El cisne negro de la violencia política

La pugna económica por las rutas, mercados y territorios de influencia de los carteles los llevó de manera directa a buscar el control del poder público local y regional.

Hasta antes de la llamada “guerra contra el narco” del expresidente Felipe Calderón, los asesinatos de candidatos en campaña y autoridades en funciones eran marginales.

La violencia política que existía antes de esa guerra era selectiva. Afectaba a dirigentes e integrantes de movimientos de izquierda, que actuaban en el ámbito sindical, rural y estudiantil. La etapa de la llamada “guerra sucia” contra la izquierda tuvo cuatro momentos muy marcados:

1) la persecución de los movimientos guerrilleros de los años sesenta (Lucio Cabañas y Genaro Vázquez Rojas);

2) la represión al movimiento estudiantil de la Plaza de las Tres Culturas de Tlatelolco (1968);

3) la desaparición y encarcelamiento de dirigentes sociales durante la década de los setenta del siglo XX (a cargo de la temible Federal de Seguridad), y

4) la represión soterrada que se registró en el gobierno de Carlos Salinas de Gortari contra militantes y activistas del PRD, que en cinco años —de 1989 a 1994— registró 265 víctimas fatales (Combes, 2021).

Todos estos actos de violencia política corrieron a cargo de cuerpos oficiales de seguridad, por lo que se pueden calificar sin titubeos como “crímenes de Estado”.

La “guerra contra el crimen” de Calderón cambió sustancialmente esta narrativa de violencia política. Las víctimas dejaron de ser exclusivamente militantes y activistas de izquierda, para afectar de manera visible y notable a aspirantes en campaña y autoridades políticas, de todos los partidos y en todos los órdenes de gobierno.

Esta modalidad de violencia política fue parte del control territorial que desataron los grupos delincuenciales en varias regiones del país. La pugna económica por las rutas, mercados y territorios de influencia de los carteles los llevó de manera directa a buscar el control del poder público local y regional.

Fue así como los procesos electorales se empezaron a teñir de rojo. Mientras que las elecciones previas a 2012 registraron asesinatos de candidatos de manera aislada (dos en 2009, tres en 2010, ocho en 2011 y cinco en 2012), a partir de 2015 la cifra se elevó a 12 candidatos y autoridades victimados, para cuatriplicarse a 48 en 2018 (Hernández, 2020) y alcanzar el récord de 139 víctimas mortales en el proceso electoral de 2021 (61 personas políticas y 78 funcionarios de gobierno, según el índice de violencia política de Etellekt Consultores).

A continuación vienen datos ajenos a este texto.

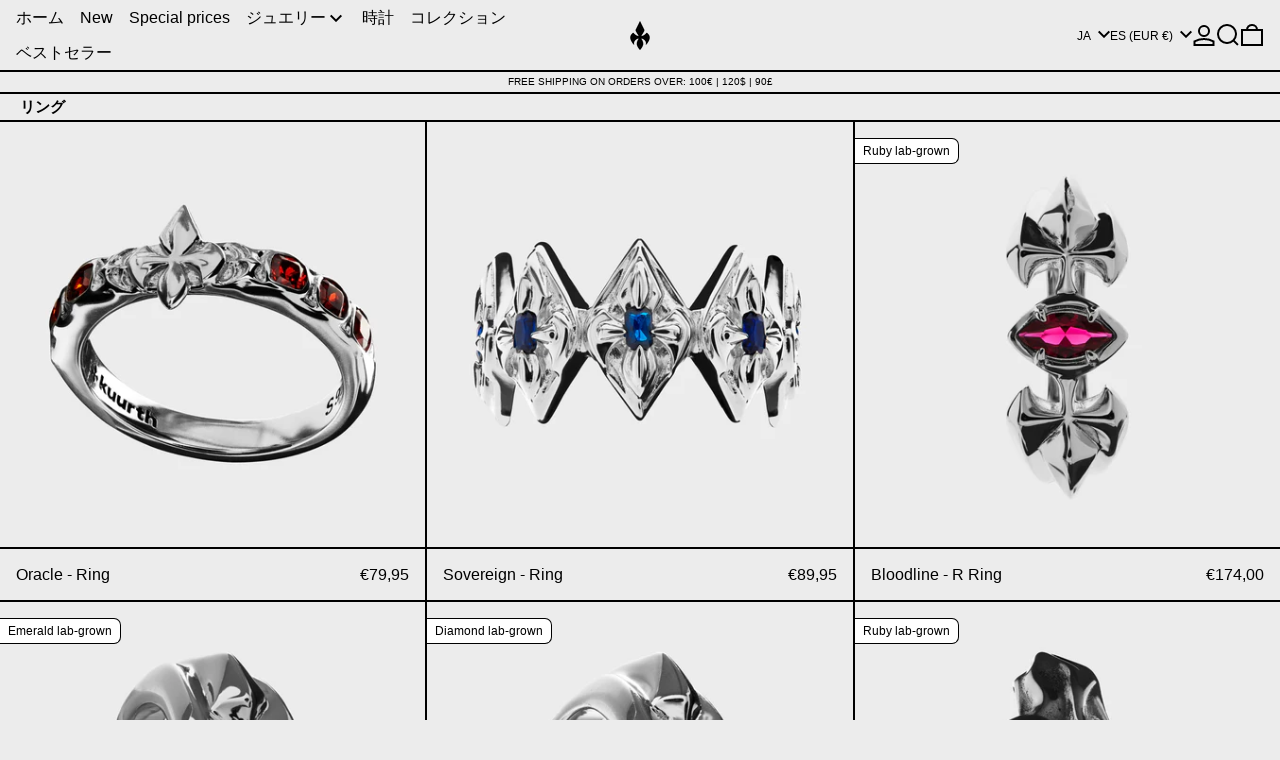

--- FILE ---
content_type: text/javascript
request_url: https://kuurth.com/cdn/shop/t/131/assets/form-error.js?v=48033789540809588781766401286
body_size: -480
content:
if(!customElements.get("form-error-handling")){class formErrorHandling extends HTMLElement{constructor(){super(),document.addEventListener("DOMContentLoaded",()=>{this.init()})}init(){this.button=this.querySelector('input[type="button"], button[type="button"]'),this.buttonSubmit=this.querySelector('input[type="submit"], button[type="submit"], button[data-submit]'),this.privacyBox=this.querySelector(".policy-error__checkbox"),this.notice=this.querySelector(".notice2.hide, .notice3.hide"),this.button?.addEventListener("click",()=>{this.privacyBox&&this.privacyBox.checked&&this.buttonSubmit?this.buttonSubmit.click():this.notice&&(this.notice.style.display="block")})}}customElements.define("form-error-handling",formErrorHandling)}
//# sourceMappingURL=/cdn/shop/t/131/assets/form-error.js.map?v=48033789540809588781766401286


--- FILE ---
content_type: text/javascript
request_url: https://kuurth.com/cdn/shop/t/131/assets/counter.js?v=63152048984248320331766401283
body_size: -319
content:
customElements.get("counter-timer");class CounterTimer extends HTMLElement{constructor(){super(),this.initSelectors(),this.startTimer()}initSelectors(){this.daysElement=this.querySelector("#days span"),this.hoursElement=this.querySelector("#hours span"),this.minutesElement=this.querySelector("#minutes span"),this.secondsElement=this.querySelector("#seconds span"),this.daysLabel=this.querySelector("#days .smalltext"),this.hoursLabel=this.querySelector("#hours .smalltext"),this.minutesLabel=this.querySelector("#minutes .smalltext")}updateDate(){let today=new Date,dayNum=today.getDate(),month=today.getMonth(),year=today.getFullYear();return`${dayNum} ${["January","February","March","April","May","June","July","August","September","October","November","December"][month]} ${year}`}makeTimer(){var curdate=this.updateDate(),endTime=new Date(curdate+" "+this.dataset.timeEnd);endTime=Date.parse(endTime)/1e3;var now=new Date;now=Date.parse(now)/1e3;var timeLeft=endTime-now,days=Math.floor(timeLeft/86400),hours=Math.floor((timeLeft-days*86400)/3600),minutes=Math.floor((timeLeft-days*86400-hours*3600)/60),seconds=Math.floor(timeLeft-days*86400-hours*3600-minutes*60);hours=hours<10?"0"+hours:hours,minutes=minutes<10?"0"+minutes:minutes,seconds=seconds<10?"0"+seconds:seconds,this.daysElement.textContent=days,this.hoursElement.textContent=hours,this.minutesElement.textContent=minutes,this.secondsElement.textContent=seconds}startTimer(){this.initSelectors(),this.makeTimer(),setInterval(()=>{this.makeTimer()},1e3)}}customElements.define("counter-timer",CounterTimer);
//# sourceMappingURL=/cdn/shop/t/131/assets/counter.js.map?v=63152048984248320331766401283


--- FILE ---
content_type: text/javascript
request_url: https://kuurth.com/cdn/shop/t/131/assets/cart-items.js?v=163628401803564933431766401279
body_size: 255
content:
document.addEventListener("alpine:init",()=>{Alpine.data("CartItems",()=>({itemsRoot:null,loading:null,init(){this.itemsRoot=this.$root,window.addEventListener("baseline:cart:afteradditem",this.onCartQuantityChange.bind(this)),window.addEventListener("baseline:cart:cartqtychange",this.onCartQuantityChange.bind(this))},onCartQuantityChange(e){Alpine.morph(this.itemsRoot,querySelectorInHTMLString("[data-cart-items]",e.detail.response.sections["cart-items"]).outerHTML),this.$nextTick(()=>{this.itemsRoot.querySelectorAll("input").forEach(inputEl=>{inputEl.value=inputEl.getAttribute("value"),inputEl.dispatchEvent(new Event("input"))})}),this.updateLiveRegion(parseDOMFromString(e.detail.response.sections["cart-live-region"]).firstElementChild.textContent),e.detail.originalTarget&&this.$nextTick(()=>{if(!this.itemsRoot.contains(e.detail.originalTarget)){let focusRoot;this.itemsRoot.closest('[role="dialog"]')?focusRoot=this.itemsRoot.closest('[role="dialog"]').parentNode:focusRoot=this.itemsRoot,this.$focus.within(focusRoot).first()}})},updateLiveRegion(liveRegionText){if(!liveRegionText)return;const cartStatus=document.getElementById("cart-live-region-text");cartStatus.textContent=liveRegionText,cartStatus.setAttribute("aria-hidden",!1),setTimeout(()=>{cartStatus.setAttribute("aria-hidden",!0)},1e3)}})),Alpine.data("CartItem",key=>({quantity:null,previousQuantity:null,key,locked:!1,errorMessage:null,async itemQuantityChange(){if(this.locked||this.loading||this.$refs.quantityInput.hasAttribute("data-last-value")&&this.quantity===Number(this.$refs.quantityInput.dataset.lastValue))return;this.locked=!0,this.loading=!0;const request={...fetchConfigDefaults("application/javascript"),body:JSON.stringify({id:this.key,quantity:this.quantity,sections:"cart-items,cart-footer,cart-item-count,cart-live-region",sections_url:window.location.pathname})};try{const data=await(await fetch(theme.routes.cart_change_url,request)).json();this.cartNotifyNum=document.querySelectorAll(".cart-qty__header div, .cart-qty__header"),this.cartNotifyHead=document.querySelectorAll(".icon-cart__notification, .cart-icon--main");let item_count=parseInt(data.item_count);item_count===0||item_count==="0"?this.cartNotifyHead?.forEach(head=>{head.classList.contains("icon-cart__icon--active")&&head.classList.remove("icon-cart__icon--active")}):this.cartNotifyNum&&this.cartNotifyNum.forEach(el=>{el.textContent=item_count}),data.status===422?(this.errorMessage=data.message,this.quantity=this.previousQuantity):(this.errorMessage=null,document.body.dispatchEvent(new CustomEvent("baseline:cart:cartqtychange",{bubbles:!0,detail:{response:data,originalTarget:this.$root}})))}catch(e){console.error(e),document.getElementById("cart-errors").textContent=theme.strings.cartError}finally{this.locked=!1,this.loading=!1}},removeItem(){Array.from(this.$root.querySelectorAll('[x-data="CartItemQuantity"]')).filter(el=>el.offsetParent)[0].dispatchEvent(new CustomEvent("remove"))}})),Alpine.data("CartItemQuantity",()=>({init(){this.$root.addEventListener("remove",()=>{this.remove()})},remove(){this.adjustQuantity(()=>{this.$refs.quantityInput.value=0})},...coreQuantity}))});
//# sourceMappingURL=/cdn/shop/t/131/assets/cart-items.js.map?v=163628401803564933431766401279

Un indicador actuarial: las compañías de seguros triplicaron las pólizas de las PPE (“personas políticamente expuestas”) o simplemente dejaron de asegurarlas. La suya es considerada una profesión “altamente peligrosa”, a nivel de los deportes extremos.

Esto fue lo que el pasado domingo me llevó a expresar ante las y los compañeros consejeros nacionales de MORENA lo siguiente:

“No puedo dejar de mencionar al elefante en la sala; al enemigo público número uno de nuestra seguridad y nuestra democracia, que habrá de acechar no sólo a MORENA, sino a todos los actores políticos que concurrirán a la elección más grande de nuestra historia: la intromisión de la delincuencia organizada en el proceso electoral y su actuar violento. Cuidemos el perfil de nuestros candidatos, su seguridad, sus financiamientos, sus campañas. Cero tolerancia a la menor injerencia de este cisne negro en el proceso electoral”.

Fuentes:

  • Helène Combes, “Matar candidatos. El PRD en los años noventa”, Pie de Página, 16 de julio de 2021.
  • Víctor Antonio Hernández Huerta. “Candidatos asesinados en México, ¿competencia electoral o violencia criminal?”, Política y gobierno, CIDE, volumen XXVIII, número 2, II semestre de 2020.